Benjamin Netanyahu said yesterday that the Prime Minister's Office has joined the social networking era, with it's own YouTube channel, and Facebook and Twitter accounts.

"Social media channels are today vital to Israeli public relations, government transparency and keeping the public informed," the prime minster's bureau said in a statement.

The Internet and especially online social networks have in recent years become an integral part of the political game, especially since the 2008 Presidential elections in the United States. Barack Obama gained wide popular support not only because his predecessor George Bush left the U.S. in a quagmire, but also due to a successful Internet campaign and social networking. The online campaign reached millions nationwide, conveying to them that Obama belongs to the Internet generation.

In fact Obama was so addicted to the Internet that he found it difficult to break away from his Blackberry after his election. After his triumph, numerous politicians worldwide, including Netanyahu, followed him into the Internet arena.

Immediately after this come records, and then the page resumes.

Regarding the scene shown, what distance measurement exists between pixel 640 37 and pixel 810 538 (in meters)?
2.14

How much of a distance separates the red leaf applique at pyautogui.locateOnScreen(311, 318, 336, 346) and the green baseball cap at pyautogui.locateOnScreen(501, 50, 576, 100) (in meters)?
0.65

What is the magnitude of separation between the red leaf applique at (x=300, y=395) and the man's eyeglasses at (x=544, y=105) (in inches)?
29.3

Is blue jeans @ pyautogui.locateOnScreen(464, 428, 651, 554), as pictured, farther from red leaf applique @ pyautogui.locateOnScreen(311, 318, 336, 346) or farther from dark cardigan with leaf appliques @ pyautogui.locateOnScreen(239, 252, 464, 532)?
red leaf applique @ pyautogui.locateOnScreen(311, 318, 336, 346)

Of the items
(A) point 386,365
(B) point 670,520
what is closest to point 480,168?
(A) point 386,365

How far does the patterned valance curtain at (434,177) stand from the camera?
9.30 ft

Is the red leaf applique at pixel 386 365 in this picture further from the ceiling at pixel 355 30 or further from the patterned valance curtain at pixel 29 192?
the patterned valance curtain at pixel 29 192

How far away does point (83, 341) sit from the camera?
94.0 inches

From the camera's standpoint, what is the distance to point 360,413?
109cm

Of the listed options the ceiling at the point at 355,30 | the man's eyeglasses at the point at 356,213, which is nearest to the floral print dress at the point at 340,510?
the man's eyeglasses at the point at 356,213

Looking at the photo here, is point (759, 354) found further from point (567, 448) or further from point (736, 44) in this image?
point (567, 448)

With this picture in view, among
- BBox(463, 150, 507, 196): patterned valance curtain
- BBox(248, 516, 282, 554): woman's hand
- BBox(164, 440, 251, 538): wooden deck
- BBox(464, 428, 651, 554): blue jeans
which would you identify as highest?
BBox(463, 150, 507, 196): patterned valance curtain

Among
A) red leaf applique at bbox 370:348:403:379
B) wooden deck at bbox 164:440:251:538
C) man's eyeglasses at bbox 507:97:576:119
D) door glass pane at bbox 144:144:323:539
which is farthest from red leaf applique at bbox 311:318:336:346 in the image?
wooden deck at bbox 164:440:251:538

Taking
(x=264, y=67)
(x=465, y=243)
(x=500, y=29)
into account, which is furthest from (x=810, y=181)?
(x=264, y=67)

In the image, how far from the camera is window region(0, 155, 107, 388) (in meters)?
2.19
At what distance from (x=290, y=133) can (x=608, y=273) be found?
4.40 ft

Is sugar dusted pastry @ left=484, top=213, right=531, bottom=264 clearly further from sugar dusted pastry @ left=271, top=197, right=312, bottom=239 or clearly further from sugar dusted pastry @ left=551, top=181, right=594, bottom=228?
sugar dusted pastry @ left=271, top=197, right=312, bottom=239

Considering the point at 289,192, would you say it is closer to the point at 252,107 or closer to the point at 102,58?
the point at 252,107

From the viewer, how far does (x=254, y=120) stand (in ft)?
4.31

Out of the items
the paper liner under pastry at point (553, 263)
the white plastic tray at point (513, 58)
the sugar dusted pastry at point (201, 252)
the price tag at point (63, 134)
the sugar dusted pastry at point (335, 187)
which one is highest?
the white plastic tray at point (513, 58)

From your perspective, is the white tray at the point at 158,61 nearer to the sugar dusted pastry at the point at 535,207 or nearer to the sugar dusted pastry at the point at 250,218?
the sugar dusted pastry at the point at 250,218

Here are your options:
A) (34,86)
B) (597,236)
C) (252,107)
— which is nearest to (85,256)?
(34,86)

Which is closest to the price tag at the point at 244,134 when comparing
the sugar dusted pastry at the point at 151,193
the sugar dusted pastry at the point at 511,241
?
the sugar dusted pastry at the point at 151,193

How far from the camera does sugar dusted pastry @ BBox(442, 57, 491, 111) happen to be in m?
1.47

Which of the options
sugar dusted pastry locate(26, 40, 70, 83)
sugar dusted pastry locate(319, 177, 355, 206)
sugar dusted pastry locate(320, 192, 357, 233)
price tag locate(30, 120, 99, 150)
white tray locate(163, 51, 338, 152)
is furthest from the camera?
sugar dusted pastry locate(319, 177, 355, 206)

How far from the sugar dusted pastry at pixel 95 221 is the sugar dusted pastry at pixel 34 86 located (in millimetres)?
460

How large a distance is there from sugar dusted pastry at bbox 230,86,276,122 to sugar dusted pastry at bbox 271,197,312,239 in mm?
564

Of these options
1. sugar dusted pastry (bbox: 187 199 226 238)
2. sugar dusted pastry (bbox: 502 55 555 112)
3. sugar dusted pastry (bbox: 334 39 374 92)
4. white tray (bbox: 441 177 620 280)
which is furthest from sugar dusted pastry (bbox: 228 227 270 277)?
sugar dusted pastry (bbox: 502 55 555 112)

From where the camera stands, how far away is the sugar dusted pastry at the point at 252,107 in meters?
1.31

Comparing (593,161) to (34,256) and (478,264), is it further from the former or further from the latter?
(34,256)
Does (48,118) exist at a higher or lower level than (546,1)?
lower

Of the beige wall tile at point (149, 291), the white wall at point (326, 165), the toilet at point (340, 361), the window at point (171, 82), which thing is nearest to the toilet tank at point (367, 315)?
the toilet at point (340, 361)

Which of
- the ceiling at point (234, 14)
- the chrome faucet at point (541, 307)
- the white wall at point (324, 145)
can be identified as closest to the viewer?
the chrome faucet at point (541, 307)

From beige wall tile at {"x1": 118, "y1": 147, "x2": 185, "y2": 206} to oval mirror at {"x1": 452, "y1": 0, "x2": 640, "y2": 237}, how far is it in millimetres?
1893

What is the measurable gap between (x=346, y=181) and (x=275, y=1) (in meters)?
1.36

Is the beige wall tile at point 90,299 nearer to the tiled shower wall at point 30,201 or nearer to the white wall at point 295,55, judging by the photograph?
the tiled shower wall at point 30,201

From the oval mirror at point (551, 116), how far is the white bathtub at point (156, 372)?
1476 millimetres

Netanyahu has already opened online network accounts in the past. He launched a Twitter account as part of his election campaign and his aides continue to update it. However, his Facebook page has been deleted for some reason.

Regrettably, Netanyahu's tweets consist of brief, uninteresting announcements. Most of them refer visitors to non-existing pages in the non-existent Facebook account.

The aims the prime minister listed - transparency, public relations and public information - may be commendable, but from the little seen so far, his office's new networks fall far short of achieving them. More importantly, the new services have not been made interactive and do not engage with surfers.

Netanyahu's current Facebook page consists of a series of press releases, in contrast to the deleted one which had evoked responses, at least after the Gaza-bound aid flotilla events.

Quite a few Israeli politicians and organizations understand that the Internet medium, unlike traditional communication channels, requires engagement with surfers. The Foreign Ministry's Twitter account, for example, has won considerable praise for its activity. It responds to surfers' comments from overseas, presenting the Israeli point of view.

A peek into MK Ahmed Tibi's (United Arab List ) tweets, which he maintains himself, shows brief comments on burning issues and referrals to articles. No less important - it has answers to surfers' questions.

The Hebrew website www.shituf.gov.il, intended to receive the public's responses to various cabinet issues, was recently constructed at the initiative of MK Michael Eitan (Likud ), the minister in charge of liaison with the public.

As for transparency, MK Shelly Yachimovich (Labor ) has twice published on her website the Economics Arrangements Law, enabling the public to study it before the Knesset votes on it.

The Open Knesset (www.oknesset.org ) site, opened in the past year by Hamakor: Israeli Society for Free Software and Open-Source Code, is intended to enable surfers to read bills, see how each MK voted and read Knesset committees' protocols.